According to Fox Business (Megan Henney, January 21, 2022):

“Baver lied on loan applications to fraudulently receive $10 million from the Paycheck Protection Program – some of which she invested in a movie about the serial killer Ted Bundy, prosecutors say.

Baver allegedly claimed in some applications for PPP funding that her company had an average monthly payroll of $4 million and 105 employees, according to the indictment. In others, she said she had 430 workers. But the indictment alleges that Baver actually had no employees or monthly payroll.”

The PPP funds were most often life savers for millions of businesses, but there were unethical entities such as Allison Baver Entertainment that were no more than shells and scams.

Undoubtedly, Baver felt that no one was watching and no one would care if she “faked it until she made it.” She should have known better.

Neither Hollywood nor the Olympics work that way.
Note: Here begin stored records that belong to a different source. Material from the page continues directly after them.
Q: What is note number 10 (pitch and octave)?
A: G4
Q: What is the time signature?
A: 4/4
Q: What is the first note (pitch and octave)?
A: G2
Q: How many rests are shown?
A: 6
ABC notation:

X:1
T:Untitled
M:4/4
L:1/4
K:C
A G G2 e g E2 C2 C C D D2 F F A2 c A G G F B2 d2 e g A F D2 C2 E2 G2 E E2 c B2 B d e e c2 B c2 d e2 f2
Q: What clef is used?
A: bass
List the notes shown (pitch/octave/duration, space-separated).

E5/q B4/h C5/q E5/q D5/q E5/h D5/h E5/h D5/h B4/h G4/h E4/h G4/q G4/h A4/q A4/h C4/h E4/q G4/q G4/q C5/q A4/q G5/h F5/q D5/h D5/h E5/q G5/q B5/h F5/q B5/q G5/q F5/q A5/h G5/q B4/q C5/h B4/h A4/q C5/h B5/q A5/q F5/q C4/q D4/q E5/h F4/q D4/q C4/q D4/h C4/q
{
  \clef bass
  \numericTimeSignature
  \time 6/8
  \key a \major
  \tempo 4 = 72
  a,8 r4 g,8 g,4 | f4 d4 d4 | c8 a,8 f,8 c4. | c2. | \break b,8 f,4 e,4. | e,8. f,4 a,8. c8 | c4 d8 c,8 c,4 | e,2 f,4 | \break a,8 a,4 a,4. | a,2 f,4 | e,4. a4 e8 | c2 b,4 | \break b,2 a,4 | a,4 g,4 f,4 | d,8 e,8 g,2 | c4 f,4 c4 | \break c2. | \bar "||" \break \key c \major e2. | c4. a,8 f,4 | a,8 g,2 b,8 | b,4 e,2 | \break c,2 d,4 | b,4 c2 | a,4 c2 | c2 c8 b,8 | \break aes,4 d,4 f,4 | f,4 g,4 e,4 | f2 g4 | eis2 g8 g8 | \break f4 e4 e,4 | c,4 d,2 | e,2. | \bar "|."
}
There is no substitute for doing things the right way. The money was not hers to take, especially while millions of workers and their organizations desperately needed the funds to survive. She may have once been an elite talent on the ice, but such status does not guarantee freebies and glamor shots for life.

Allison Baver “has been charged with eight counts of making a false statement to a bank and one count of money laundering…federal prosecutors want Baver to forfeit roughly $9.7 million of the money. She also faces up to 40 years if convicted on all counts.”

It is an all-around tragedy of the awful consequences of intentional fraud.